This 5th ISGSR is even more special, because it is combined with the presentation of the results of the Dutch Geo-Impuls innovation program in the Netherlands. Geo-Impuls is a five year long, joint industry programme. It has been executed from 2010 to 2015 and aims to reduce geotechnical failure in construction and infrastructure projects substantially by 2015. Implementing Geo Risk Management (GeoRM) and the tools developed by the Working Groups in projects and organizations are the key objectives for reaching this ambitious goal. The Dutch geo-engineers and managers are truly honoured to present and discuss their results with the international geo-community during ISGSR2015.
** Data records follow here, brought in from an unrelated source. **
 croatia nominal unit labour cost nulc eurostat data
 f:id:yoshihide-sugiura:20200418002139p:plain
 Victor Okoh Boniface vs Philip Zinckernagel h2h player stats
Managing geotechnical safety and risk during and after completion of construction and infrastructure projects became over the years essential to satisfy the already high and ever growing expectations in our societies. Therefore, ISGSR2015 selected the following seven conference themes:

1. Geotechnical Risk Management and Risk Communication

2. Variability in Ground Conditions and Site Investigation

3. Reliability and Risk Analysis of Geotechnical Structures

4. Limit-state design in Geotechnical Engineering

5. Assessment and Management of Natural Hazards

6. Contractual and Legal Issues of Foundation and (Under)Ground Works

7. Case Studies, Monitoring and Observational Method

In total 139 peer reviewed and accepted papers from 31 countries are included in these proceedings. Each of these papers has been allocated to one of the conference themes. The proceedings contain also seven keynote lectures, of which the Wilson Tang Lecture is the most prestigious one. This lecture was inaugurated during the 2nd ISGSR in Gifu, Japan, for recognizing the valuable and remarkable contributions of the late Professor Wilson Tang. We are very honoured that Professor Kok Kwang Phoon of the National University of Singapore provided the 4th Wilson Tang Lecture during ISGSR2015, with the title “Is there anything better than load and resistance factor design for simplified geotechnical reliability-based design?”
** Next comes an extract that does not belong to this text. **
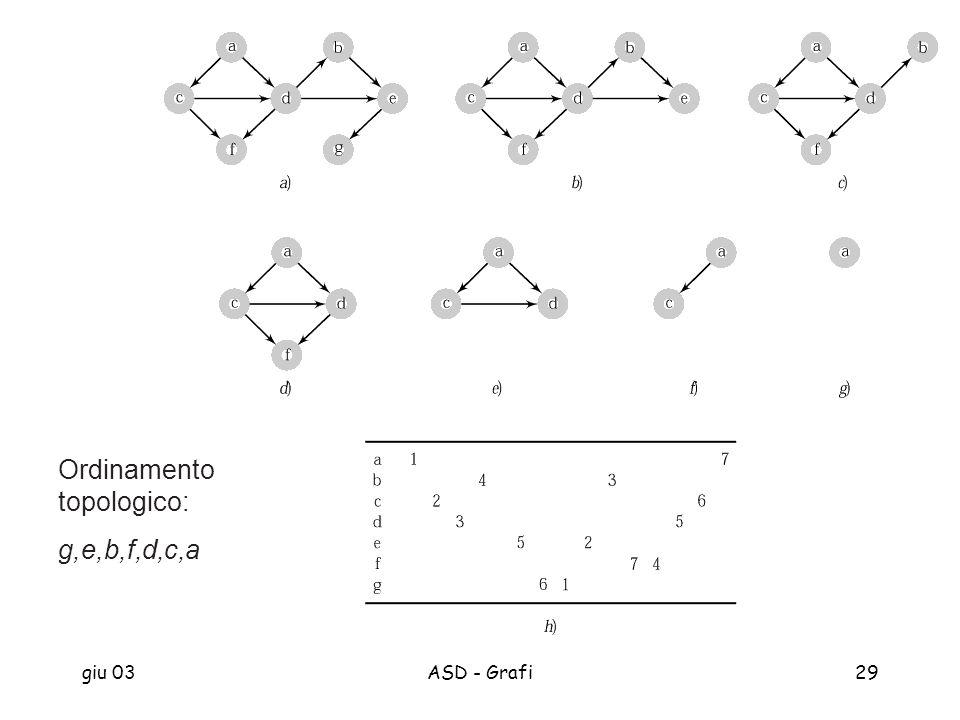 Ordinamento topologico: g,e,b,f,d,c,a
This symposium has been well-supported by the following Technical Committees (TCs) of ISSMGE:

• TC304 Engineering Practice of Risk Assessment & Management

• TC205 Safety and Serviceability in Geotechnical Design

• TC212 Deep Foundations

• TC302 Forensic Geotechnical Engineering

Moreover, substantial financial contributions have been delivered by a considerable number of sponsors. The premium sponsors are Rijkswaterstaat of the Dutch Ministry of Infrastructure & Environment and the Municipality of the city of Rotterdam. The main sponsors are Deltares and Prorail. The regular sponsors are Antea Group, Arcadis, Crux, Fugro, Grontmij, Movares, Royal HaskoningDHV and Witteveen+Bos.
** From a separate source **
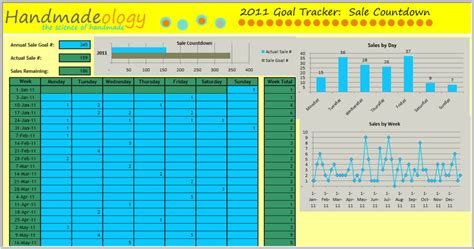Sle Of Excel Spreadsheet by Sales Tracking Spreadsheet Template Tracking Spreadsheet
Finally, the editors are grateful to all dedicated members of the Local Organizing Committee. They provided and organized the right conditions. Nevertheless, at the end of the day the credits for these proceedings go to the many authors and reviewers, who found the time and energy to provide their excellent contributions. Many thanks to all of you!

The editors

Timo Schweckendiek, Frits van Tol, Dirk Pereboom, Martin van Staveren and Paul Cools

October 2015, Delft, Netherlands

Geotechnical design codes, be it reliability-based or otherwise, must cater to diverse local site conditions and diverse local practices that grew and adapted over the years to suit these conditions. One obvious example is that the COVs of geotechnical parameters can vary over a wide range, because diverse property evaluation methodologies exist to cater to these diverse practice and site conditions. Another example is that deep foundations are typically installed in layered soil profiles that vary from site to site. These diverse design settings do not surface in structural engineering. If the performance of geotechnical RBD were to be measured by its ability to achieve a more uniform level of reliability than that implied in existing allowable stress design over these diverse settings (which is recommended in Section D.5, ISO2394:2015), then LRFD and comparable simplified RBD formats widely used in structural design codes are not adequate. While it is understandable for geotechnical RBD to adopt structural LRFD concepts at its initial stage of development over the past decades, it is timely for the geotechnical design code community to look into how we can improve our state of practice in simplified geotechnical RBD. This paper demonstrates that improved formats such as the Quantile Value Method coupled with an effective random dimension (ERD-QVM) can cater to a more realistic and diverse range of design scenarios. Specifically, ERD-QVM can maintain an acceptably uniform level of reliability over a wide range of COVs of geotechnical parameters and a wide range of layered soil profiles. It can achieve this while retaining the simplicity of an algebraic design check similar to the traditional factor of safety format and LRFD. ERD-QVM is a step in the right direction to develop geotechnical RBD for geotechnical engineers. More research is urgently needed for geotechnical RBD to gain wider acceptance among practitioners.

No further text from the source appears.